= DATASET CONTENT =
_ _ _

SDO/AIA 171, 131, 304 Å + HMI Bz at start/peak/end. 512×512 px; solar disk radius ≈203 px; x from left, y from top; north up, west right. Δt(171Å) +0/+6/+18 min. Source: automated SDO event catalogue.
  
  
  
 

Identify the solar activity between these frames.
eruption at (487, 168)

_ _ _

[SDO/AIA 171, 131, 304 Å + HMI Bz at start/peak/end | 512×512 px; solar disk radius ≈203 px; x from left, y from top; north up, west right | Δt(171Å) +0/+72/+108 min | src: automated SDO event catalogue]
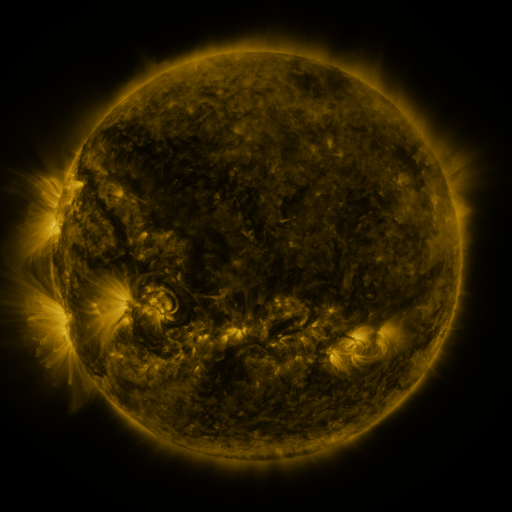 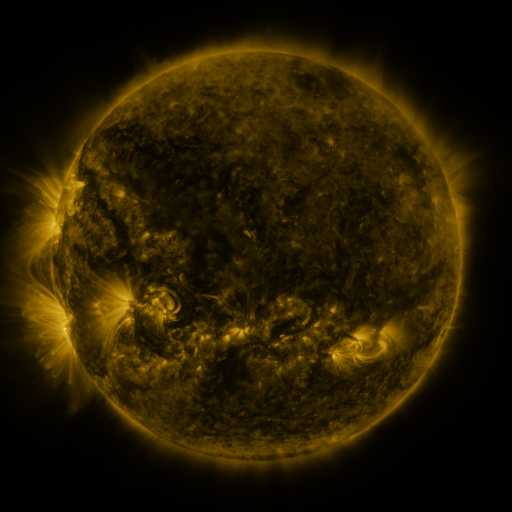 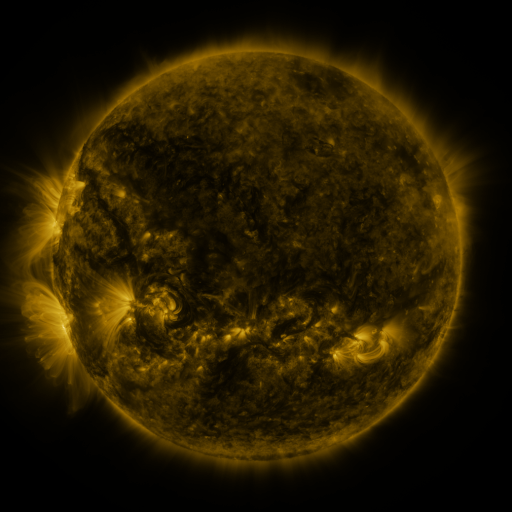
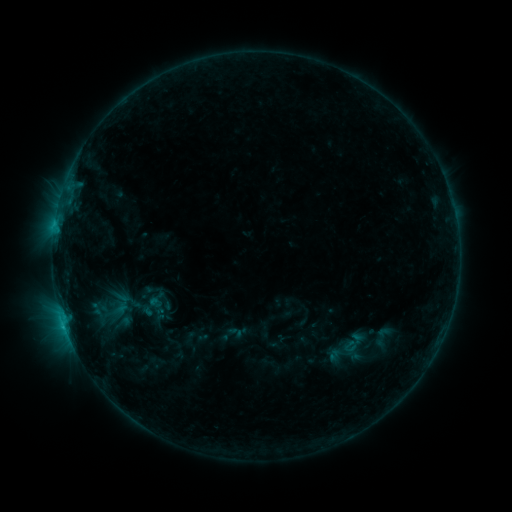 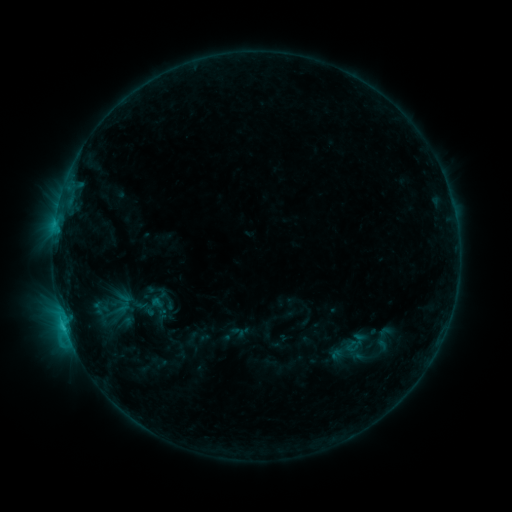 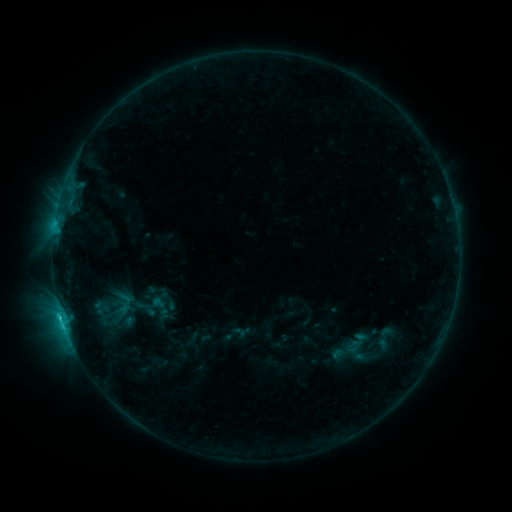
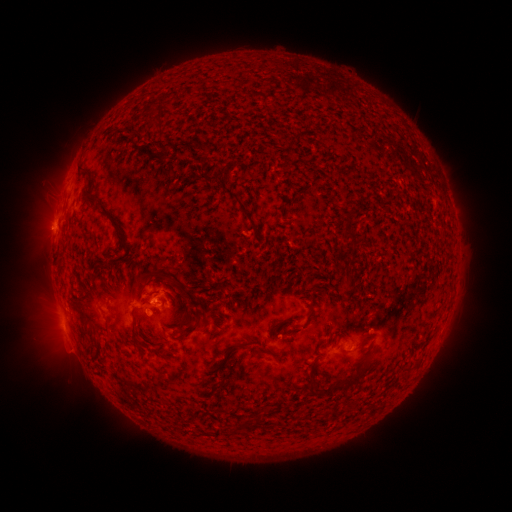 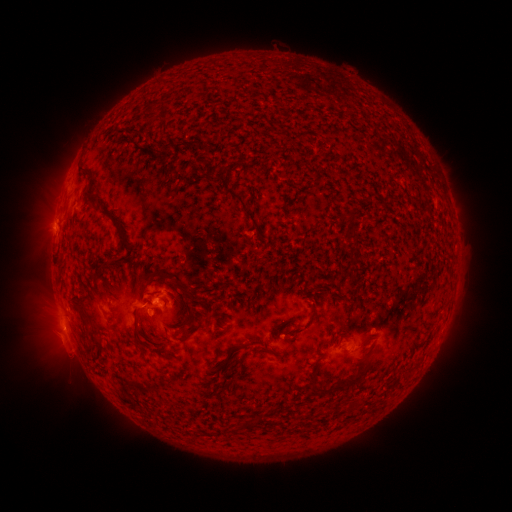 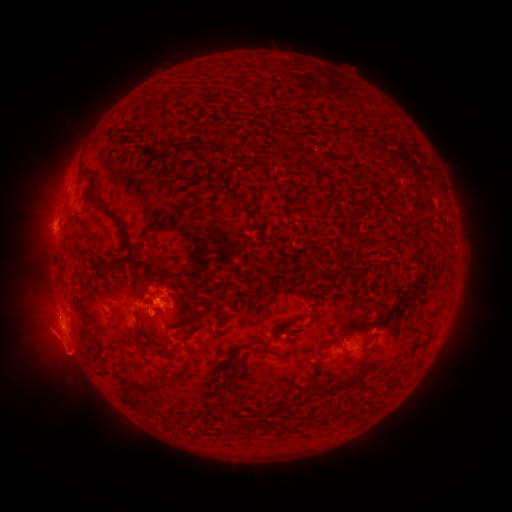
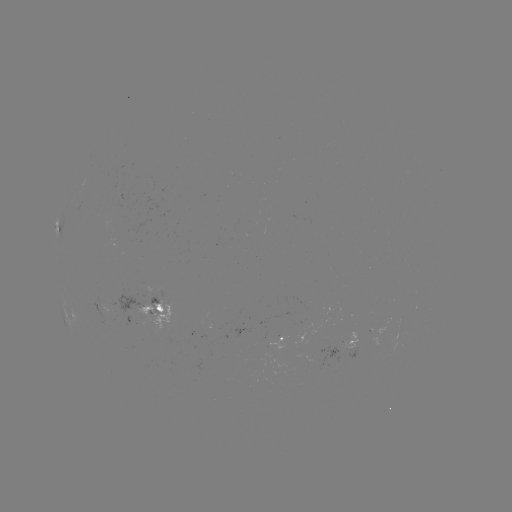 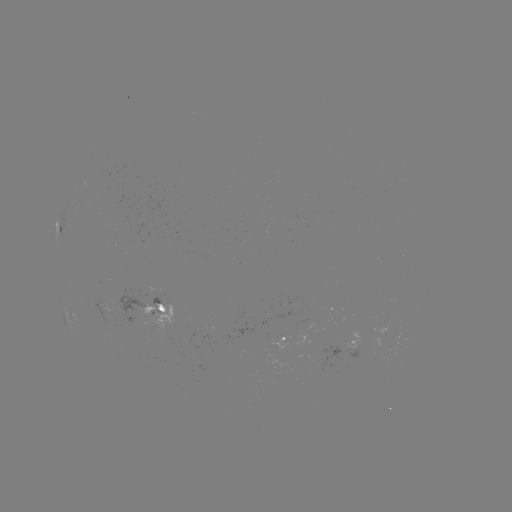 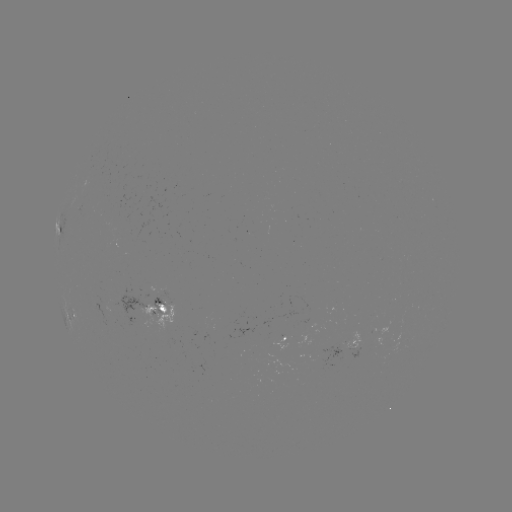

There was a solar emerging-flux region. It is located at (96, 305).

_ _ _

= TASK OBJECTIVE =
Could you restate, word for word, the lines above from the one with "SDO/AIA 171, 131, 304 Å + HMI Bz at start/peak/end." to the one with "eruption at (487, 168)", both included?

= THE ANSWER =
SDO/AIA 171, 131, 304 Å + HMI Bz at start/peak/end. 512×512 px; solar disk radius ≈203 px; x from left, y from top; north up, west right. Δt(171Å) +0/+6/+18 min. Source: automated SDO event catalogue.
  
  
  
 

Identify the solar activity between these frames.
eruption at (487, 168)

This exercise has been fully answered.